A Cuki la conoció en la Sociedad Italiana de Vicente López. Los inmigrantes se reunían para el dopo lavoro (después del trabajo). Ese día ella estaba con su mamá porque sus primos no habían podido ir y fue ella quien le avisó que alguien la estaba queriendo sacar a bailar. Y así se armó la pareja. “Nos enganchamos ese día y nunca nos dejamos”, cuenta delante de su mujer, mientras ella teje un saquito para su bisnieto de meses.
Durante un tiempo el calabrés trabajó en una hilandería. Y al mismo tiempo, aprendió a fabricar bisagras. “Siempre tenía dos trabajos”, confiesa. Después empezó a dedicarse al rubro de sus suegros, que tenían una empresa dedicada al movimiento de tierras, excavadoras y topadoras. “Ellos habían hecho la primera traza de la General Paz. “Un tío de ella me ofreció un día si quería trabajar con él como excavador y le dije que sí. Hacía mucho calor en la ciudad de Buenos Aires. Lo más importante que hicimos fue el sótano del Sanatorio Güemes, entre otros muy grandes”, relata. Con su cuñado accedieron a un crédito y compraron una excavadora y empezaron a viajar por toda la Argentina. Tiene anécdotas por muchos rincones de la Argentina donde hizo grandes amistades.

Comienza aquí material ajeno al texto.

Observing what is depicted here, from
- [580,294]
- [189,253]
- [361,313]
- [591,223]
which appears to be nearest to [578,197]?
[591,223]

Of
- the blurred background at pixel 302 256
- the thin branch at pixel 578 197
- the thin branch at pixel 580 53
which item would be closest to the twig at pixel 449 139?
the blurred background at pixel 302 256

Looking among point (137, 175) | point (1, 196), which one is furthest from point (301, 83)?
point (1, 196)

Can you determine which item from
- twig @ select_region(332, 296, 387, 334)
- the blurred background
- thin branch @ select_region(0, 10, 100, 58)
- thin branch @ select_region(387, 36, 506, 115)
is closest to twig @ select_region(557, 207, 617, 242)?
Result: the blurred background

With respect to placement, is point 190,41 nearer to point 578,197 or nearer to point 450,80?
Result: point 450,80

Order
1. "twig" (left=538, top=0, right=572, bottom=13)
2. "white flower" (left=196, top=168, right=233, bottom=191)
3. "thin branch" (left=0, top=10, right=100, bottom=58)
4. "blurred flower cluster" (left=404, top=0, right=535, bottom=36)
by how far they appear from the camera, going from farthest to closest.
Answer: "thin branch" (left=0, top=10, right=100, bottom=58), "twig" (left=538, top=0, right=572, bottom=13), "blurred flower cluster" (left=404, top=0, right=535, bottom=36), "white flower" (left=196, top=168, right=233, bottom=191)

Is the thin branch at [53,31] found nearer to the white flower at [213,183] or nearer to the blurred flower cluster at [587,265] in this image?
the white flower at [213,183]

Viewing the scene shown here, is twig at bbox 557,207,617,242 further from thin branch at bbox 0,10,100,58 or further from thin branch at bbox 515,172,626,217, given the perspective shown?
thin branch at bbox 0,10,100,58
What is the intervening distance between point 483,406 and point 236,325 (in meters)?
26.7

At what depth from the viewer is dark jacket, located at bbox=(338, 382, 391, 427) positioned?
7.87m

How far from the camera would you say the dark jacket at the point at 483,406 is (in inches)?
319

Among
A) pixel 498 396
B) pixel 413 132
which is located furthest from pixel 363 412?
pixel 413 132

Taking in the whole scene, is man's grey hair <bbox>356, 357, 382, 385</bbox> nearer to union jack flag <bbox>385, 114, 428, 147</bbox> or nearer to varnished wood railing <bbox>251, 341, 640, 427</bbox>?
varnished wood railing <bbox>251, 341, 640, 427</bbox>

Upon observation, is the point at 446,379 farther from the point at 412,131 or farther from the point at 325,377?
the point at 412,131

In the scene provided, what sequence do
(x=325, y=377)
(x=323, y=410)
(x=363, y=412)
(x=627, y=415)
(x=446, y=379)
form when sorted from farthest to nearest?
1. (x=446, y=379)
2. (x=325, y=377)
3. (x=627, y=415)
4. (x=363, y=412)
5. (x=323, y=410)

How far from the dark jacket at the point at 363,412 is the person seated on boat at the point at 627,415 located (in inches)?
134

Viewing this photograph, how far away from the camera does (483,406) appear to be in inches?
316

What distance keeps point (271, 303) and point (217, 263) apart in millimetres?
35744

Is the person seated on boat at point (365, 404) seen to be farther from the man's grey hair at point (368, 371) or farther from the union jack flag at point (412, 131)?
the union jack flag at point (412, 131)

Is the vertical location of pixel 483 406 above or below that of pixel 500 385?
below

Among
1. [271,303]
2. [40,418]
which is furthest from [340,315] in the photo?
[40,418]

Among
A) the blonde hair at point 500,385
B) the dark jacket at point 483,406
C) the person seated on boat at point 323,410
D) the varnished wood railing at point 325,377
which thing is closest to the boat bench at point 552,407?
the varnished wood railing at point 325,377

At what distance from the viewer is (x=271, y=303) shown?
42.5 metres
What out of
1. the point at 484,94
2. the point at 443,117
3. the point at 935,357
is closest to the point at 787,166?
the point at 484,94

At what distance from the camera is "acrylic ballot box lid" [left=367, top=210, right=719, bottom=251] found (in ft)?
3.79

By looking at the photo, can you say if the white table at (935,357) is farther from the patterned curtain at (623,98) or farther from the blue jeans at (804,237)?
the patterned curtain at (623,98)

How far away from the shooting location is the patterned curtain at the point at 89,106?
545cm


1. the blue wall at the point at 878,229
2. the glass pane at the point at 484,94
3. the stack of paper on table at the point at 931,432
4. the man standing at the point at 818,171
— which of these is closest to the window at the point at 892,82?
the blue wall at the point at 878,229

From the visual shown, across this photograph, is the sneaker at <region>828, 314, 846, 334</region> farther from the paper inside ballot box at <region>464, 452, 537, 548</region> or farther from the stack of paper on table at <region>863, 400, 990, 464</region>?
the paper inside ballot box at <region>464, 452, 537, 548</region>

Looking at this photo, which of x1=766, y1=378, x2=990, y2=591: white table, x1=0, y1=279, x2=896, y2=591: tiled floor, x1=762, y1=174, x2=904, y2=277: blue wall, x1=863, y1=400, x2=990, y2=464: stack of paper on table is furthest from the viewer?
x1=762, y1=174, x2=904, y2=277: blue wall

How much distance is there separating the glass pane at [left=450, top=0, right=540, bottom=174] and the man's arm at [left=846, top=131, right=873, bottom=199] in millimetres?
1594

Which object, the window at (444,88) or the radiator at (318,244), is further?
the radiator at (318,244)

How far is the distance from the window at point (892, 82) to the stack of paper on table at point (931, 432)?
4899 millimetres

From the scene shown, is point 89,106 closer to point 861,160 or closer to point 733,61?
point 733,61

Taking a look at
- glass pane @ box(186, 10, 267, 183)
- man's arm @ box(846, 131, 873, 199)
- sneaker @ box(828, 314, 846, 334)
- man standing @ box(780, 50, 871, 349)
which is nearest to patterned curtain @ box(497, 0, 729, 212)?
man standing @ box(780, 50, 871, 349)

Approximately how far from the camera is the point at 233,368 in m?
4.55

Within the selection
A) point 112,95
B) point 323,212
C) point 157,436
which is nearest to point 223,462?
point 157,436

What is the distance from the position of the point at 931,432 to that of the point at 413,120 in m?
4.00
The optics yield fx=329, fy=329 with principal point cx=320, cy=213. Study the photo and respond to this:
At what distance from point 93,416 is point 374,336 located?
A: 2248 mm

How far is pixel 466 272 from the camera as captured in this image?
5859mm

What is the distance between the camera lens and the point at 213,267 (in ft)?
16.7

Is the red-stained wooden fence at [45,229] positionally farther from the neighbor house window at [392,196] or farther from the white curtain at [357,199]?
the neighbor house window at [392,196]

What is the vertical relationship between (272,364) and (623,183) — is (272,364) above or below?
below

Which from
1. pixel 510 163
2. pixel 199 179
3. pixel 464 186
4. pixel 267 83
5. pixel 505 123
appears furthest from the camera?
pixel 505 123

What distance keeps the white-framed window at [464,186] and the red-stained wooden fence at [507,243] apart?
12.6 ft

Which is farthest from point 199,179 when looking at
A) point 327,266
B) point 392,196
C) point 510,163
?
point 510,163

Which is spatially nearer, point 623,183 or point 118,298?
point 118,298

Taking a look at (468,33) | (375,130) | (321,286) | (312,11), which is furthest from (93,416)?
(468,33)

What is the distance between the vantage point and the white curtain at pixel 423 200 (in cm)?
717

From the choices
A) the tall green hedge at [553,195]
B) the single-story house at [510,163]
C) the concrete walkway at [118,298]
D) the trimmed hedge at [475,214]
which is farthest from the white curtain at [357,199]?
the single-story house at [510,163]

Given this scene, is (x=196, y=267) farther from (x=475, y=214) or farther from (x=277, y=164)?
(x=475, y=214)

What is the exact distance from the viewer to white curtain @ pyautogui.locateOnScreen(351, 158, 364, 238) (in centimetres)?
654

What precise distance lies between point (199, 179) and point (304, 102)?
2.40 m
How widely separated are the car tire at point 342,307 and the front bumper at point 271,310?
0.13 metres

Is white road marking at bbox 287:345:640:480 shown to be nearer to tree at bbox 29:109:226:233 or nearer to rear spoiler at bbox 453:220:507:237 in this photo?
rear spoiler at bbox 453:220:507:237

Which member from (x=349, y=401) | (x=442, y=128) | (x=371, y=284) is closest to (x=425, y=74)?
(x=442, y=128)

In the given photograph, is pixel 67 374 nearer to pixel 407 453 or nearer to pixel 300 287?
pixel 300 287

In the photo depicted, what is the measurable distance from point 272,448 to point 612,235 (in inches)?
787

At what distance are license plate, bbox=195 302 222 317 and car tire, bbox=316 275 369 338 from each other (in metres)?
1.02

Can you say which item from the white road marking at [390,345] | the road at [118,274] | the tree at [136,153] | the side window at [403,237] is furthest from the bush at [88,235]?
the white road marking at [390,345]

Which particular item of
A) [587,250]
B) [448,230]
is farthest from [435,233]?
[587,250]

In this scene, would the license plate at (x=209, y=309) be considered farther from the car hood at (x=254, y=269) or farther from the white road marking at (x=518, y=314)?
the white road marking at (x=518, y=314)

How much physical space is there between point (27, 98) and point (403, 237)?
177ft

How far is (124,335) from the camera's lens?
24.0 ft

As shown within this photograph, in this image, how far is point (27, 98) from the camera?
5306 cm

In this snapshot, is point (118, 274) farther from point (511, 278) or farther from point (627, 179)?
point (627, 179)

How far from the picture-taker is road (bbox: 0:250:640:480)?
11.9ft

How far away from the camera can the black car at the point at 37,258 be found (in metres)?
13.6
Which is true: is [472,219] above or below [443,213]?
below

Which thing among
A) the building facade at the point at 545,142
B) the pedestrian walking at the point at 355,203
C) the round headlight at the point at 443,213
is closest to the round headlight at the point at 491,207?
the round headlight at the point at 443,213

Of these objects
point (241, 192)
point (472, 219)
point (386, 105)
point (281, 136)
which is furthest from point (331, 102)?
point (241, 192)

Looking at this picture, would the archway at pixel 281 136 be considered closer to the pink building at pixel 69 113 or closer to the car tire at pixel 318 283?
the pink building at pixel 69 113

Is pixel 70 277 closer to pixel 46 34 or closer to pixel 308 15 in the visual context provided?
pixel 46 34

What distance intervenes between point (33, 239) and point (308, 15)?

Recordó cuando asumió Frondizi la presidencia. “En cuatro años se hicieron tantas obras como nunca. El dijo en un discurso: el que tenga una fábrica, póngase otra. Si tiene una máquina, cómprese otra”, recuerda. Si lo hubiesen dejado hoy seríamos Estados Unidos”, se anima a decir. Pasquale hizo canalizaciones de desagües en Santa Fe, entre otras obras y ganó muy buen dinero. Se sintió afortunado entre los hombres de su generación.
El hombre define a los paisanos de su época como “gente de laburo”. Nunca mejor dicho, usando una palabra del lunfardo. También la define a los calabreses y sicilianos que vinieron en la época como gente sufrida. Guerras, postguerra, infancias duras. Pero lograron prosperar en esta tierra. “Yo me saqué la grande al encontrar esta familia. A mi mujer, a sus primos”, reconoce.
La Argentina lo esperaba. Y se siente muy agradecido con su segunda patria. Dice Pasquale que todo lo emociona últimamente. Y continúa cantando en italiano, aunque a veces se olvide alguna parte de la letra. Canciones de hace 68 años atrás o más. Así es el corazón de un inmigrante, que anida dos amores, la tierra de origen y la de adopción, donde formó su propia familia.